§ **ENTRIES PROVIDED**
########################################

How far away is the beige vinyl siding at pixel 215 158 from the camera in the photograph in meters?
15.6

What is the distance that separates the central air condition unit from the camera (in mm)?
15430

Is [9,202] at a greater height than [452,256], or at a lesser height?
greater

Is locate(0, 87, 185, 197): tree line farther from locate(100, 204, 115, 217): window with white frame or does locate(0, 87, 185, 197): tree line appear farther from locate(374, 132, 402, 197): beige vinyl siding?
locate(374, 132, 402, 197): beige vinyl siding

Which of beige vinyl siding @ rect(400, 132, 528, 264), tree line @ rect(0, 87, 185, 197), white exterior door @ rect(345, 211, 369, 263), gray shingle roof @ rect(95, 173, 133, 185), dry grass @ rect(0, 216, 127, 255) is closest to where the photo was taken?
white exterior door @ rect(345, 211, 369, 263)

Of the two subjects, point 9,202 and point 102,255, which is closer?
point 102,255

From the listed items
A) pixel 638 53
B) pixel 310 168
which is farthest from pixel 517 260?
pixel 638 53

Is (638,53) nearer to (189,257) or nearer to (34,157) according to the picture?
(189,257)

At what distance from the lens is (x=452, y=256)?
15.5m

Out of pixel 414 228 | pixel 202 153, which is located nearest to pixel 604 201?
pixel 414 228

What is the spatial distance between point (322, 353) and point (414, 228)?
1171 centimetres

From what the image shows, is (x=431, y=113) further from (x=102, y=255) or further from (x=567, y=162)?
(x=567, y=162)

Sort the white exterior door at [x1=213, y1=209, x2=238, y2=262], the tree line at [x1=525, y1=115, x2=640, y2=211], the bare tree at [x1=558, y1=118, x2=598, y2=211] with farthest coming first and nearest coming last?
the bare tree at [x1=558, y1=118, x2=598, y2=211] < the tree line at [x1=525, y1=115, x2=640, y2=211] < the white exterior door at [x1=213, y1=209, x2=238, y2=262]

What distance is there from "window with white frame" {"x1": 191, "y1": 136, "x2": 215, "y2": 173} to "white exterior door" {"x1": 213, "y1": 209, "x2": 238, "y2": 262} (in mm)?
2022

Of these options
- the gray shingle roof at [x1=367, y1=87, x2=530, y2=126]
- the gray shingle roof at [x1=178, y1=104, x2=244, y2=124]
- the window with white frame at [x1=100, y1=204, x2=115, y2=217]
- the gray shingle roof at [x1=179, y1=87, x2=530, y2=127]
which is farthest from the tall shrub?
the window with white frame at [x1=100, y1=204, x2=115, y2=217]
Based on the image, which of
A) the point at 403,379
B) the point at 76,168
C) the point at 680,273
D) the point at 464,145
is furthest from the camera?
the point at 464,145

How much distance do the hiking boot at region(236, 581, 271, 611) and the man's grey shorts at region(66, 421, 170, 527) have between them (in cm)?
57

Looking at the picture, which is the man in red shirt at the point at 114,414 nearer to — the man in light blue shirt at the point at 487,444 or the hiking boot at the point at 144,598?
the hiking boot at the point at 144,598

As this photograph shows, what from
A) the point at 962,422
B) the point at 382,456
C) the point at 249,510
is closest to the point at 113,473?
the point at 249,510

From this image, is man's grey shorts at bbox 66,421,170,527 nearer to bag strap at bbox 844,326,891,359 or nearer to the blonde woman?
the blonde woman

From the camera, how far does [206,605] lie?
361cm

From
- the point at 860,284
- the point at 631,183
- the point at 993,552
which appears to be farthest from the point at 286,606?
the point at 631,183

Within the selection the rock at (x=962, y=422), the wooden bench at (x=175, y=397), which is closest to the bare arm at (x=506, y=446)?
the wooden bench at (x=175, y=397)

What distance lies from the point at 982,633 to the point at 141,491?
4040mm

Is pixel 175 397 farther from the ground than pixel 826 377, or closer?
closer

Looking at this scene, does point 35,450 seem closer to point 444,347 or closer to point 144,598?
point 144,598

########################################

Output exactly the lines above, from the one holding "What distance is" through the end of the data, including the first and last.

§ **FINAL RESULT**
What distance is there from "window with white frame" {"x1": 191, "y1": 136, "x2": 215, "y2": 173} to "white exterior door" {"x1": 213, "y1": 209, "x2": 238, "y2": 262} (in mm)?
2022

Of these options
- the gray shingle roof at [x1=367, y1=87, x2=530, y2=126]
- the gray shingle roof at [x1=178, y1=104, x2=244, y2=124]
- the window with white frame at [x1=100, y1=204, x2=115, y2=217]
- the gray shingle roof at [x1=179, y1=87, x2=530, y2=127]
which is farthest from the tall shrub?
the window with white frame at [x1=100, y1=204, x2=115, y2=217]
Based on the image, which of
A) the point at 403,379
B) the point at 76,168
C) the point at 680,273
D) the point at 464,145
is furthest from the camera?
the point at 464,145

How much distance do the hiking boot at region(236, 581, 271, 611) and the man's grey shorts at region(66, 421, 170, 527) have between them (in cm)?
57

Looking at the picture, which is the man in red shirt at the point at 114,414 nearer to — the man in light blue shirt at the point at 487,444 or the hiking boot at the point at 144,598?
the hiking boot at the point at 144,598

As this photograph shows, what from
A) the point at 962,422
B) the point at 382,456
C) the point at 249,510
is closest to the point at 113,473?
the point at 249,510

From this image, is man's grey shorts at bbox 66,421,170,527 nearer to bag strap at bbox 844,326,891,359 or nearer to the blonde woman?
the blonde woman

From the camera, how far does [206,605] lie?
361cm

From
- the point at 860,284
- the point at 631,183
- the point at 993,552
which appears to be farthest from the point at 286,606?
the point at 631,183

Within the selection the rock at (x=962, y=422), the wooden bench at (x=175, y=397), which is closest to the bare arm at (x=506, y=446)?
the wooden bench at (x=175, y=397)

What distance lies from the point at 982,633 to the point at 141,491?
4040mm

Is pixel 175 397 farther from the ground than pixel 826 377, or closer?
closer

Looking at this scene, does point 35,450 seem closer to point 444,347 or closer to point 144,598?
point 144,598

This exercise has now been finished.